START RAW DATA

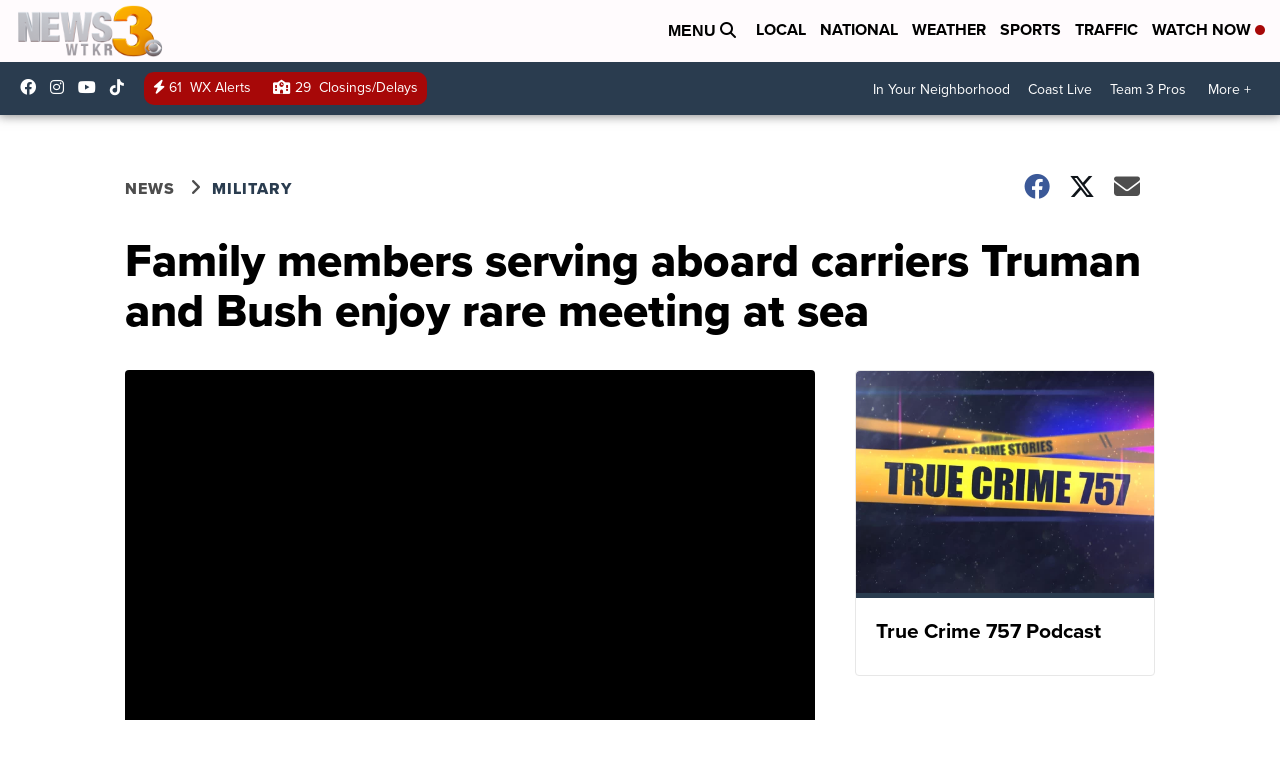

--- FILE ---
content_type: application/javascript; charset=utf-8
request_url: https://fundingchoicesmessages.google.com/f/AGSKWxVk9DTcV_uxqgPiN3C87Ct2r2ScBVbQ7RuEi26RrexLkd97z6FgRP0QJdFrWavCrBSjE9GZoKxgw6ZqN1qirFTsAF3iZoHg3K0r2N6co1kDVis4J3M8eAQLojCsyEN4EEgHpUSSw3zO0rYm6k-LdrYrdpPSBk0wyIYyXnmGvqXm-vqlOeE_bwn4QV4R/_/ad/rectangle./ads/rectangle_/adsAPI./ifolder-ads./delivery/fl.
body_size: -1288
content:
window['118faf15-8b00-48a9-aa0e-00deeec8a221'] = true;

END RAW DATA

> WHAT IS REQUIRED
A word-for-word copy of all the data, without pictures, is the expected output.

> EXERCISE OUTPUT
--- FILE ---
content_type: application/javascript; charset=utf-8
request_url: https://fundingchoicesmessages.google.com/f/AGSKWxVk9DTcV_uxqgPiN3C87Ct2r2ScBVbQ7RuEi26RrexLkd97z6FgRP0QJdFrWavCrBSjE9GZoKxgw6ZqN1qirFTsAF3iZoHg3K0r2N6co1kDVis4J3M8eAQLojCsyEN4EEgHpUSSw3zO0rYm6k-LdrYrdpPSBk0wyIYyXnmGvqXm-vqlOeE_bwn4QV4R/_/ad/rectangle./ads/rectangle_/adsAPI./ifolder-ads./delivery/fl.
body_size: -1288
content:
window['118faf15-8b00-48a9-aa0e-00deeec8a221'] = true;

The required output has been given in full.